_Action item_
Scan the records beneath this line for the line holding "AVRO Vulcan at" and the line holding "Violação da lei, lei-quebrando", then transcribe exactly those two and all lines between.

_Given data_

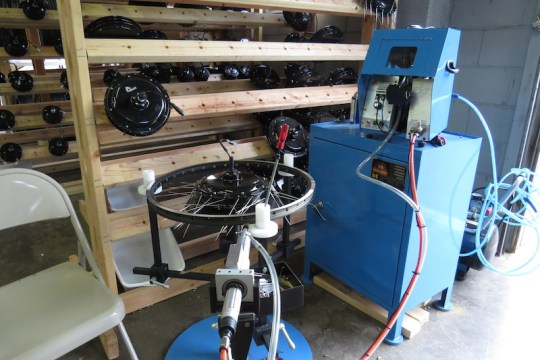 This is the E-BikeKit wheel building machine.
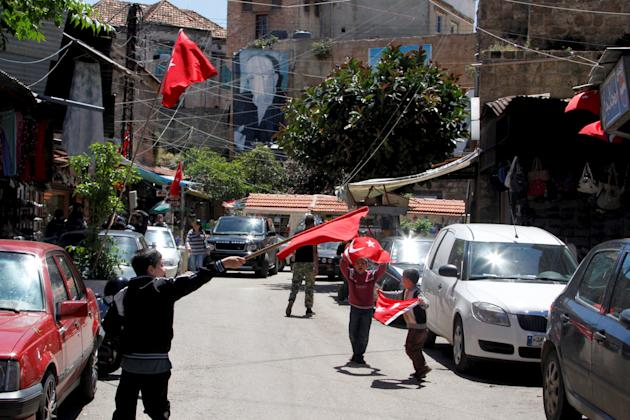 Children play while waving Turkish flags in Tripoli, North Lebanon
--
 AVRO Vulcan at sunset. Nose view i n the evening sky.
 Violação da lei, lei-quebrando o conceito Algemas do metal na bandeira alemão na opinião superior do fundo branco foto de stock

_Written solution_
 AVRO Vulcan at sunset. Nose view i n the evening sky.
 Violação da lei, lei-quebrando o conceito Algemas do metal na bandeira alemão na opinião superior do fundo branco foto de stock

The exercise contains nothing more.